Doctor of Philosophy (PhD)



First Advisor

Murrell, Michael


Living matter is a class of soft matter systems that maintains itself away from thermodynamic equilibrium by the continual consumption of chemical energy. Indi- vidual proteins consume energy and break detailed balance to drive active force generation by molecular motors, force-dependent binding kinetics, and chemically driven (dis)assembly. These non-equilibrium dynamics propagate across heterogeneous structures to drive essential life processes such as replication, migration, and shape change at the scale of both single cells and multicellular tissues. While much work has been done to understand the molecular processes underlying each individual non-equilibrium behaviors, we lack a general understanding of how the microscopic breaking of detailed balance translates to large-scale cellular behaviors and materials properties.Using the tools of non-equilibrium thermodynamics, this thesis examines this question by measuring energy dissipation during dynamical and mechanical phase transitions seen in experiments, simulations, and theoretical models of biological materials. We choose the actomyosin cytoskeleton, a network composed of polymeric proteins (actin) that are driven away from thermodynamic equilibrium by the activity of molecular motors (myosin), as our model system. Actomyosin contains the three types of non-equilibrium driving we will focus on: force generation, non-equilibrium binding kinetics, and active (dis)assembly.

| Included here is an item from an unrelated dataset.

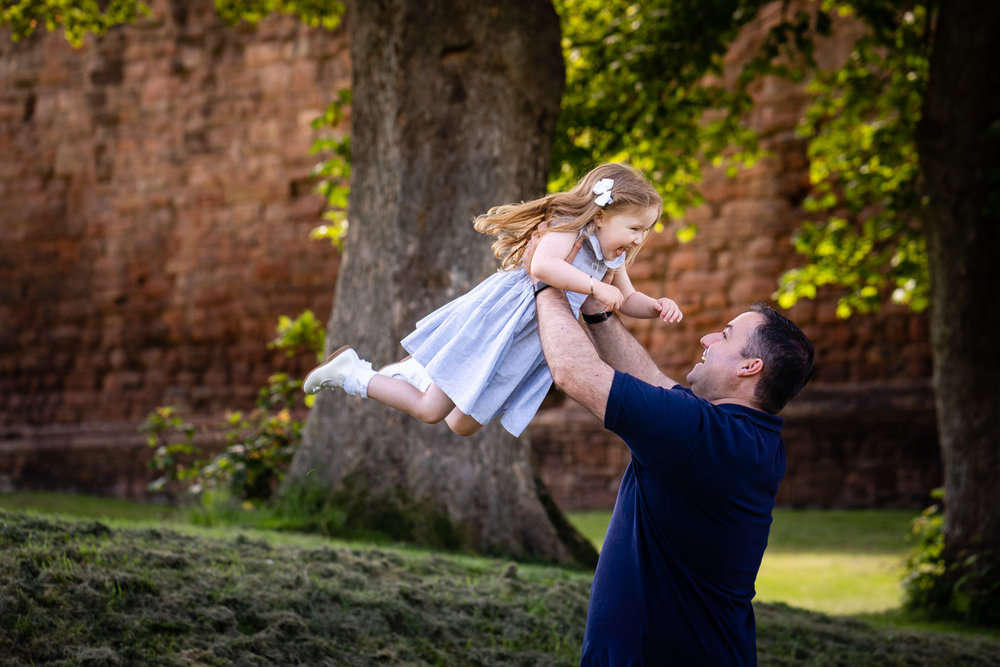 walker-family-session-bothwell-castle-glasgow-dearlyphotography (28 of 31).jpg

At the subcellular level, analysis of actin filament motions in experiments shows that energy dissipated through bending controls the transition between stable and contractile steady states. Using simulations, we show that non-equilibrium binding kinetics of molecular motors controls a fluid-solid phase transition characterized by thermodynamic quantities with opposite symmetries under time-reversal. At the cellular level, we develop new tools for measuring irreversibility in spatiotemporal dynamics to analyze the energetic costs of oscillations and synchronization of a model biochemical oscillator inspired by (dis)assembly driven actomyosin dynamics. Throughout this thesis, we show that a cell’s distance from equilibrium, quantified by energy dissipation, tunes its mechanical properties and dynamics. This provides a framework to unify disparate biological function through the lens of non-equilibrium thermodynamics.